▸ **EXERCISE**
Write the next part of the passage on Lebanon's 1943 National Pact and its confessional system, starting right after its last sentence.

Lebanon’s National Pact of 1943 institutionalized the confessional system and power-sharing mechanism in the country. The agreement was useful in preventing the interventionism of the French Mandate and curbing the Muslim population’s desire to unite with Syria. Still, the outcome of the pact was to institutionalize confessionalism, which led to Lebanon’s weak and fragmented political fabric. The National Pact and the confessional system based on their 1932 census was problematic from the beginning. Still, it is the French who tried to keep this dysfunctional structure to maintain their power with Lebanon’s then Christian majority. The government they introduced brought relative autonomy and freedom to ethnic and sectarian groups, but also made Lebanon much more dependent on external actors.

▸ **RECORDED INFORMATION**
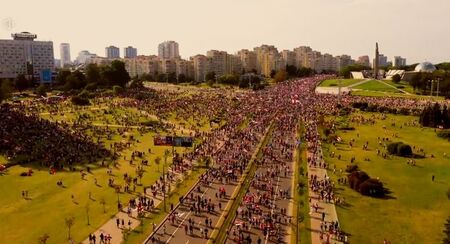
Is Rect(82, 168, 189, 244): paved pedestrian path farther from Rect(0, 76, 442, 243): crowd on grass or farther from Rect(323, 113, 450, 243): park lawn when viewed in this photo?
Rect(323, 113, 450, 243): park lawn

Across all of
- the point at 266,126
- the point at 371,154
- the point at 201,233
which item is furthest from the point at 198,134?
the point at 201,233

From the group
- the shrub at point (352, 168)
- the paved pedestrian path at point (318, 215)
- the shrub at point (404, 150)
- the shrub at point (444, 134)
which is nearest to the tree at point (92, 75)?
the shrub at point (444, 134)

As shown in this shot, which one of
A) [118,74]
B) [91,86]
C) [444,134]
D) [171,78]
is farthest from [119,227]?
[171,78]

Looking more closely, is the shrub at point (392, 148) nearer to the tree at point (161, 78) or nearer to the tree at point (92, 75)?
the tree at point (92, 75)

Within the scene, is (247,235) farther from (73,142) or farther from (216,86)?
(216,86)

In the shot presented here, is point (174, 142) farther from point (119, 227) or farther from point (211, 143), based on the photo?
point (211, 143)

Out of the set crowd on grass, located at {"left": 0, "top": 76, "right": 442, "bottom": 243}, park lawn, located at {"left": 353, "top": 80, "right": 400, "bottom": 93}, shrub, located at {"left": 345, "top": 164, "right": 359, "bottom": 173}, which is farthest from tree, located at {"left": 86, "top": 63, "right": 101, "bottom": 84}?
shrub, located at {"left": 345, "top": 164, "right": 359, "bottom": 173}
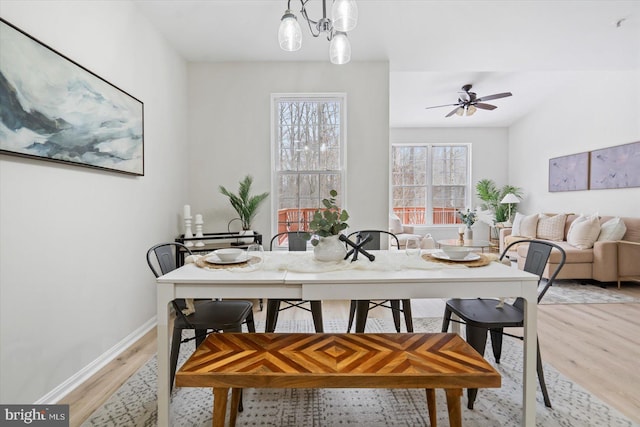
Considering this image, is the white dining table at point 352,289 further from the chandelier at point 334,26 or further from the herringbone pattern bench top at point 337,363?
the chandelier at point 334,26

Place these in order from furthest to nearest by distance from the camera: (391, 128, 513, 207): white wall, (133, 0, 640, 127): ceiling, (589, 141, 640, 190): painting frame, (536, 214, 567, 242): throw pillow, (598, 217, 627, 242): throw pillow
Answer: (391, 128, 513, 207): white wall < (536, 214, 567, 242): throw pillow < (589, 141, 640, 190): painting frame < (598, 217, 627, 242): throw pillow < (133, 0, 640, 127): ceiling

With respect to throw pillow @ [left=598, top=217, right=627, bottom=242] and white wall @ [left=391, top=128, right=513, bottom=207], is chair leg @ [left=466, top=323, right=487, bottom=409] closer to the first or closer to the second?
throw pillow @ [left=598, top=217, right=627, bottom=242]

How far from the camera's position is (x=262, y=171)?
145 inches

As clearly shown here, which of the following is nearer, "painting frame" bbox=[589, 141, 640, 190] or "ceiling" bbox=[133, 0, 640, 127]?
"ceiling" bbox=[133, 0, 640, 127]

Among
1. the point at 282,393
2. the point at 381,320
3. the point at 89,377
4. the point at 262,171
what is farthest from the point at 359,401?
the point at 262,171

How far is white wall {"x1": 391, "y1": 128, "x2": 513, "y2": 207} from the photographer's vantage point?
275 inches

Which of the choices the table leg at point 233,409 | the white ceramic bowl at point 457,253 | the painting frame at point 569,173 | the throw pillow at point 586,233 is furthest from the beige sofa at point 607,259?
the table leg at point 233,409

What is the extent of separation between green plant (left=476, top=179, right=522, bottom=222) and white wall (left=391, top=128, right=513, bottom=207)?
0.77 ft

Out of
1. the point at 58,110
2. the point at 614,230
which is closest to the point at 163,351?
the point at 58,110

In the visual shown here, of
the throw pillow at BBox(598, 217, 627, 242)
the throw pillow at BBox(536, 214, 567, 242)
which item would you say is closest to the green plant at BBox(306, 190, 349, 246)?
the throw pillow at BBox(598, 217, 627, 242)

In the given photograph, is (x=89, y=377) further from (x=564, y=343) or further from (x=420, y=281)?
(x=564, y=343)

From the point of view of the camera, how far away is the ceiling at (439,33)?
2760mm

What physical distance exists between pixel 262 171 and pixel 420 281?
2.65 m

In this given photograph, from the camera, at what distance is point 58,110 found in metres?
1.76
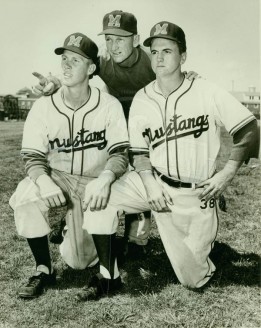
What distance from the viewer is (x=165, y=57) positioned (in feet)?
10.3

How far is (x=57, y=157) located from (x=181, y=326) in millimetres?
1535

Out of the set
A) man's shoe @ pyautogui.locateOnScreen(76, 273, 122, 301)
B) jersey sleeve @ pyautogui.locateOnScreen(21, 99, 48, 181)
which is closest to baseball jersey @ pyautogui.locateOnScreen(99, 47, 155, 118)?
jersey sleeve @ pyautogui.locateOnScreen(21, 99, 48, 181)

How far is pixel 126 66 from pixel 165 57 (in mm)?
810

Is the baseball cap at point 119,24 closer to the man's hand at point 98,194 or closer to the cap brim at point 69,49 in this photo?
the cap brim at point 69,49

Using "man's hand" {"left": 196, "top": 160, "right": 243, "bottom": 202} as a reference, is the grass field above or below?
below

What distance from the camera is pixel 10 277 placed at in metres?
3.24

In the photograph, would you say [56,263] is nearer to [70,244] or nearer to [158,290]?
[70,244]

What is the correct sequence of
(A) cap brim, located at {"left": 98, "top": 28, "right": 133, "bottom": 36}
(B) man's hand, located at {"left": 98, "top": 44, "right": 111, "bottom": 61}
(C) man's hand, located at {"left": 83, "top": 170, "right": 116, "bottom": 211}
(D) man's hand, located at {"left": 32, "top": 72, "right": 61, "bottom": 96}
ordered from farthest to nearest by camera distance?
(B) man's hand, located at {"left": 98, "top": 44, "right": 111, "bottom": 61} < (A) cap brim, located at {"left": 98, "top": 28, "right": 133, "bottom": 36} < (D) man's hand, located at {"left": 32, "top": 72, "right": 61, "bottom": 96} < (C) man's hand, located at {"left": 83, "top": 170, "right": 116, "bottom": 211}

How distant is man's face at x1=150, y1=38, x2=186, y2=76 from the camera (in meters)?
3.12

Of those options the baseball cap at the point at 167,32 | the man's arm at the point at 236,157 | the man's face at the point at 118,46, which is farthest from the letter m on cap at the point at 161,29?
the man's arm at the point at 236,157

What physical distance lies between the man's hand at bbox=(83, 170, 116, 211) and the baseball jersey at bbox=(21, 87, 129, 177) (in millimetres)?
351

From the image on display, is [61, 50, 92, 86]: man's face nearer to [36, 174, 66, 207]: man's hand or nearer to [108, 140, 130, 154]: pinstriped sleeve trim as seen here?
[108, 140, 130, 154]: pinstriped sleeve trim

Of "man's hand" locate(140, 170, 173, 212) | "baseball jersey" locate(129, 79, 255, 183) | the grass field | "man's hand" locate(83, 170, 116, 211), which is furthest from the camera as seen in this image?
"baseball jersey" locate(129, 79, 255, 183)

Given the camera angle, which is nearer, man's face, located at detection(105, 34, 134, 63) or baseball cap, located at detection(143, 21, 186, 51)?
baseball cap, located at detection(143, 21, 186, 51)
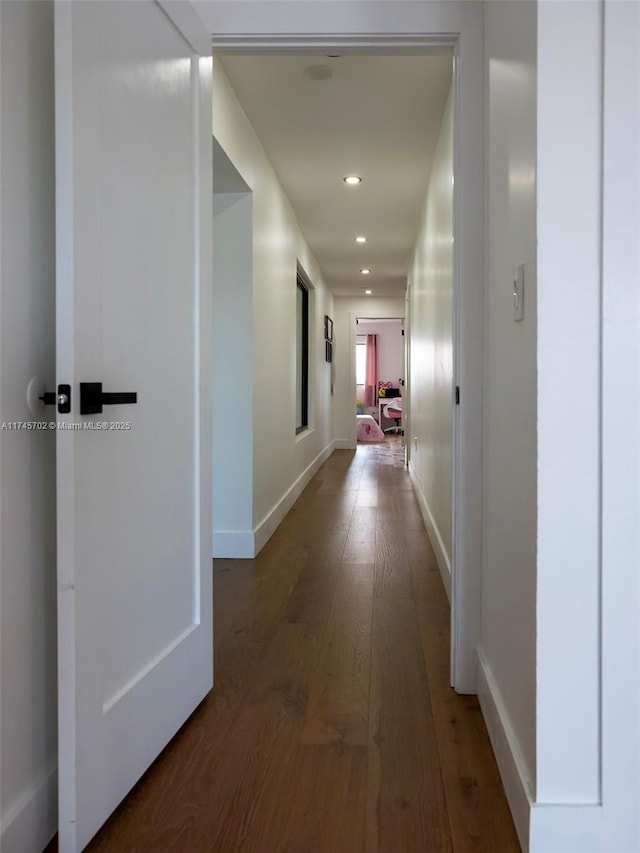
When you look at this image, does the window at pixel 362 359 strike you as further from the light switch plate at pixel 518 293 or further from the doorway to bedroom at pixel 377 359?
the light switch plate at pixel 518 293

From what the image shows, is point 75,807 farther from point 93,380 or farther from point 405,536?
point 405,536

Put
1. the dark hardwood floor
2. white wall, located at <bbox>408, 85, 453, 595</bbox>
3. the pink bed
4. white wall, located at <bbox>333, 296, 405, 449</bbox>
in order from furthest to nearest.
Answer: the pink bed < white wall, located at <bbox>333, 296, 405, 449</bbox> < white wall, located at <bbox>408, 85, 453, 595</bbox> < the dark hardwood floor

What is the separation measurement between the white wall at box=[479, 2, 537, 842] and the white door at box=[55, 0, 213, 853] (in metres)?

▸ **REPLY TO THE TASK**
The Lebanese political system needs to be reformed; this is an undeniable fact. But we also have to recognize that it is based on a fragile and fragmented social fabric and produced by the deliberate choices of the very actors who constructed modern Lebanon’s government. The country was created to be weak and artificial from the beginning, so it could be exploited by external powers. The Mandate of Syria and Lebanon tried to create a majority Christian nation in the Levant to maintain its long-term influence in the broader region. The political pact was not the consequence of consensus or the negotiation of Lebanese people. It was instead a system that was imposed by external powers and accepted by local political elites. The same situation and the same model is relevant for the Taif Agreement of 1989, which further deepened the confessionalism that divided the country. No substantive mechanisms were created to counterbalance the centrifugal tendencies emanating from these fragmentations.

Mechanisms that stimulate cross-allegiances within society are missing, and no arrangement of accountability has been formulated. The problem within Lebanon is not just the hegemony of Hezbollah over the political system, as their challenge goes far deeper and is much more systemic, and is often avoided in the rhetoric of external actors.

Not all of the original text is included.